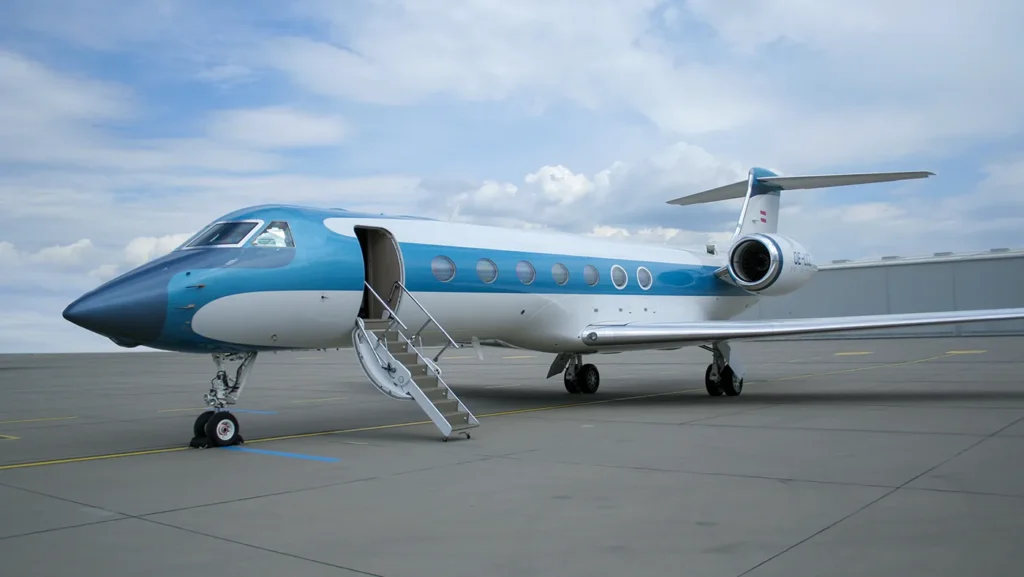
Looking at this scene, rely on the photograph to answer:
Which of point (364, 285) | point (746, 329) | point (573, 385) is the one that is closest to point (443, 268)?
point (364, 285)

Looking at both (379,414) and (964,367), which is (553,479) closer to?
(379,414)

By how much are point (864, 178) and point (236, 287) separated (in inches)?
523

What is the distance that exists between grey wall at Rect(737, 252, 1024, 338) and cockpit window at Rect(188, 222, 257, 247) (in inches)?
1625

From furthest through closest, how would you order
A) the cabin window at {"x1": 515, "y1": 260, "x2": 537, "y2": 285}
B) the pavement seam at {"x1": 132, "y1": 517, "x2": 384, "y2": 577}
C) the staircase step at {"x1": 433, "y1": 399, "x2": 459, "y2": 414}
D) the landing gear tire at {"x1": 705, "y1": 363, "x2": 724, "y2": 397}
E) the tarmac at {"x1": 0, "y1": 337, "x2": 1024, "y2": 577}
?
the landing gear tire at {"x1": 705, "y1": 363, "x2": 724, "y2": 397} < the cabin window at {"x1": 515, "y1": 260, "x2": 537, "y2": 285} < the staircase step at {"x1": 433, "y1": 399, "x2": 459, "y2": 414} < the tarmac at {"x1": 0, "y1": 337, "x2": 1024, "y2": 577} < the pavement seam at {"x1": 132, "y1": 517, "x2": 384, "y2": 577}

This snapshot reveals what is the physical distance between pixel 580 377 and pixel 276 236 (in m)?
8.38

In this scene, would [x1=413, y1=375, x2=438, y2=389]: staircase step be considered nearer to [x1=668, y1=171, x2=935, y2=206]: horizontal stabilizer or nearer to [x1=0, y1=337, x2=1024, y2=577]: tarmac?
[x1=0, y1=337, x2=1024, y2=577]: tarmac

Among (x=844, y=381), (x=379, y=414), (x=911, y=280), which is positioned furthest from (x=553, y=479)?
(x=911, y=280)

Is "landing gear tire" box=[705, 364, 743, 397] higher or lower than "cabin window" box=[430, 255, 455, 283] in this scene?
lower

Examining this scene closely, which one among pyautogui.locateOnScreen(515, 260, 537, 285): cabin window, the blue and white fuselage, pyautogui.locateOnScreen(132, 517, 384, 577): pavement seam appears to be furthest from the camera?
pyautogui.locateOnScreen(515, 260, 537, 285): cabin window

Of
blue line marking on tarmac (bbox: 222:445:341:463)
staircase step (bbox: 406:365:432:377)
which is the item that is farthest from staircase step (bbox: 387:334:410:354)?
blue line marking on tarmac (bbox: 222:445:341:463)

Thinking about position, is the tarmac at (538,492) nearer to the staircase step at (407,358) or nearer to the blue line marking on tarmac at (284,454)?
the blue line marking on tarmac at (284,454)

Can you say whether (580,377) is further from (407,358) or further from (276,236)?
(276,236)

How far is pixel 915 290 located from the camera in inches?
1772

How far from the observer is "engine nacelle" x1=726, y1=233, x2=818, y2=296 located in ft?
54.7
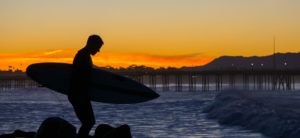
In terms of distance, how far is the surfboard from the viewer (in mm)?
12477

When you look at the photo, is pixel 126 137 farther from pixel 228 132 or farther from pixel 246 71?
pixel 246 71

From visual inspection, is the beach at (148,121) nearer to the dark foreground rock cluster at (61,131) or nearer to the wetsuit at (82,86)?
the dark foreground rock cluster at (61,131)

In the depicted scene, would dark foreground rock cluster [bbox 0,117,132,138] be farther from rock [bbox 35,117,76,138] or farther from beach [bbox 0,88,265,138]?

────────────────────

Reproduce every entry above verbatim, with the text of each entry unchanged, and omit the pictures from your output.

Looking at this scene, rely on the photograph to answer:
Which of point (364, 285) | point (746, 329) | point (573, 385) is the one that is closest to point (443, 268)?
point (364, 285)

Looking at both (379,414) and (964,367), which is (553,479) closer to?
(379,414)

By how much are point (864, 178) and point (236, 287) separated (in inches)?
523

What is the distance that exists between grey wall at Rect(737, 252, 1024, 338) and cockpit window at Rect(188, 222, 257, 247) (in inches)?
1625

From furthest through closest, how would you order
A) the cabin window at {"x1": 515, "y1": 260, "x2": 537, "y2": 285}
B) the pavement seam at {"x1": 132, "y1": 517, "x2": 384, "y2": 577}
C) the staircase step at {"x1": 433, "y1": 399, "x2": 459, "y2": 414}
D) the landing gear tire at {"x1": 705, "y1": 363, "x2": 724, "y2": 397}
E) the tarmac at {"x1": 0, "y1": 337, "x2": 1024, "y2": 577}
?
the landing gear tire at {"x1": 705, "y1": 363, "x2": 724, "y2": 397} < the cabin window at {"x1": 515, "y1": 260, "x2": 537, "y2": 285} < the staircase step at {"x1": 433, "y1": 399, "x2": 459, "y2": 414} < the tarmac at {"x1": 0, "y1": 337, "x2": 1024, "y2": 577} < the pavement seam at {"x1": 132, "y1": 517, "x2": 384, "y2": 577}

This snapshot reveals what is the physical distance between pixel 580 377 and pixel 276 236 (in m)?
8.38

In this scene, would [x1=413, y1=375, x2=438, y2=389]: staircase step be considered nearer to [x1=668, y1=171, x2=935, y2=206]: horizontal stabilizer or nearer to [x1=0, y1=337, x2=1024, y2=577]: tarmac?
[x1=0, y1=337, x2=1024, y2=577]: tarmac

Among (x=844, y=381), (x=379, y=414), (x=911, y=280), which is positioned furthest from (x=553, y=479)?
(x=911, y=280)

Is "landing gear tire" box=[705, 364, 743, 397] higher or lower than "cabin window" box=[430, 255, 455, 283] in this scene?
lower

Examining this scene closely, which one among pyautogui.locateOnScreen(515, 260, 537, 285): cabin window, the blue and white fuselage, pyautogui.locateOnScreen(132, 517, 384, 577): pavement seam appears to be furthest from the camera?
pyautogui.locateOnScreen(515, 260, 537, 285): cabin window

Of
blue line marking on tarmac (bbox: 222:445:341:463)
staircase step (bbox: 406:365:432:377)
which is the item that is farthest from staircase step (bbox: 387:334:410:354)?
blue line marking on tarmac (bbox: 222:445:341:463)

Thinking about position, is the tarmac at (538,492) nearer to the staircase step at (407,358) or nearer to the blue line marking on tarmac at (284,454)?
the blue line marking on tarmac at (284,454)

Can you say whether (580,377) is further from (407,358) or further from (276,236)?
(276,236)

How far is pixel 915 290 located from the camera in inches?
1772

How far from the observer is "engine nacelle" x1=726, y1=233, x2=818, y2=296 located in ft?
54.7
In terms of distance, how far is the surfboard from the viewer (in mm)?
12477

When you look at the photo, is pixel 126 137 farther from pixel 228 132 or farther from pixel 246 71?
pixel 246 71

From visual inspection, is the beach at (148,121) nearer to the dark foreground rock cluster at (61,131) or nearer to the wetsuit at (82,86)?
the dark foreground rock cluster at (61,131)

In the depicted scene, would dark foreground rock cluster [bbox 0,117,132,138] be farther from rock [bbox 35,117,76,138] or farther from beach [bbox 0,88,265,138]?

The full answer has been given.